Surface wave enhanced collisionless transport in a bounded crossed-field non-neutral plasma

Electron transport across the magnetic field in a cutoff planar smooth-bore diode is described on the basis of surface waves perpendicular to the magnetic field and along the cathode. A self-consistent (two spatial dimensions and three velocity components) electrostatic particle-in-cell (PIC) simulation of a crossed-field diode produces a near-Brillouin flow which slowly expands across the diode, punctuated by sudden transport across the diode. The theory of slow transport across the diode is explained by the addition of perturbed orbits to the Brillouin shear flow motion of the plasma in the diode.
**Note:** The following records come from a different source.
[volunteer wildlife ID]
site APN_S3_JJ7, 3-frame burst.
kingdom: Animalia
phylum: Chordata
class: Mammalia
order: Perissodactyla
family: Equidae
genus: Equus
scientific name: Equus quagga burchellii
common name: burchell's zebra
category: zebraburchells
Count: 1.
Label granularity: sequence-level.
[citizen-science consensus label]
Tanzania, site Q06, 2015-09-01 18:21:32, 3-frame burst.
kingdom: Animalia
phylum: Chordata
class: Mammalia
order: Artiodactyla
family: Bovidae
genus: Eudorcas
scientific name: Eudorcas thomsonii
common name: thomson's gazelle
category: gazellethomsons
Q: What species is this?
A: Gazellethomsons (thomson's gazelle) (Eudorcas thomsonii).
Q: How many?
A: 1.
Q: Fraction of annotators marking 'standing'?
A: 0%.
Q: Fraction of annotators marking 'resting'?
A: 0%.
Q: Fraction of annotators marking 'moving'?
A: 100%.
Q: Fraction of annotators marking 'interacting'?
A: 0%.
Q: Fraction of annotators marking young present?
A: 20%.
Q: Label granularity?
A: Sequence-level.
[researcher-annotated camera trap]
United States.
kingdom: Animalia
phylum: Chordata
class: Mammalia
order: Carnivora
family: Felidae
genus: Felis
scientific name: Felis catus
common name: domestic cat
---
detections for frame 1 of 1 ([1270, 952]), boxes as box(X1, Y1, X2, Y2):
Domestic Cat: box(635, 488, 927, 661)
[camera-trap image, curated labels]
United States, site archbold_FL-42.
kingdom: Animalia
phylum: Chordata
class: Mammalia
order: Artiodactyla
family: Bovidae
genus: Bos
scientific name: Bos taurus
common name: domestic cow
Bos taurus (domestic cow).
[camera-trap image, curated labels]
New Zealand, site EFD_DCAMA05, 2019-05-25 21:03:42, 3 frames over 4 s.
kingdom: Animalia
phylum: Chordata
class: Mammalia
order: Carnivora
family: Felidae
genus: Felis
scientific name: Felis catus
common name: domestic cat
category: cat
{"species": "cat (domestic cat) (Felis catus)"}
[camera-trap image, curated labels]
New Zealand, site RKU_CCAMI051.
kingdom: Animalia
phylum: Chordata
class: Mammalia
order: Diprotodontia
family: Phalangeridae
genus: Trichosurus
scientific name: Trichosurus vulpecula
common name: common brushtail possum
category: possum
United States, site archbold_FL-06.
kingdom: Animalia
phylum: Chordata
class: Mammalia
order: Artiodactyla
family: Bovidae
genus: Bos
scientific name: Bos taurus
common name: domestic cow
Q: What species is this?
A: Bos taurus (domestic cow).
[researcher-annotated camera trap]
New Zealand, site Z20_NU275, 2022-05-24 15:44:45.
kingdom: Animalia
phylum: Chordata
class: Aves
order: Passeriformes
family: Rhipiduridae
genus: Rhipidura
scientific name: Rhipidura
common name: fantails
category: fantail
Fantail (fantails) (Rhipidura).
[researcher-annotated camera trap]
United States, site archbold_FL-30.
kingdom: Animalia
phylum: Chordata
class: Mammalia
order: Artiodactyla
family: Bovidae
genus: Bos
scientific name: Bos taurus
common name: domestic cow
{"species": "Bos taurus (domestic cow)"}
The wave results from the sheared flow instability, so that a definite mechanism behind the surface waves is established. The growth and wavelength of this wave are compared to PIC simulations. A slow drift compared to the shear flow is described which results from an electrostatic ponderomotive-like force in a dc external magnetic field. The slow drift obtained from single particle motion compares well to the expansion of the hub in PIC simulations. The slow expansion of the Brillouin hub leads to configurations that are not stable and quickly decay via a large transport of charge to the anode. Both the slow transport of electrons and current spikes have been observed in experiments. (C) 2000 American Institute of Physics. [S1070-664X(00)91105-4].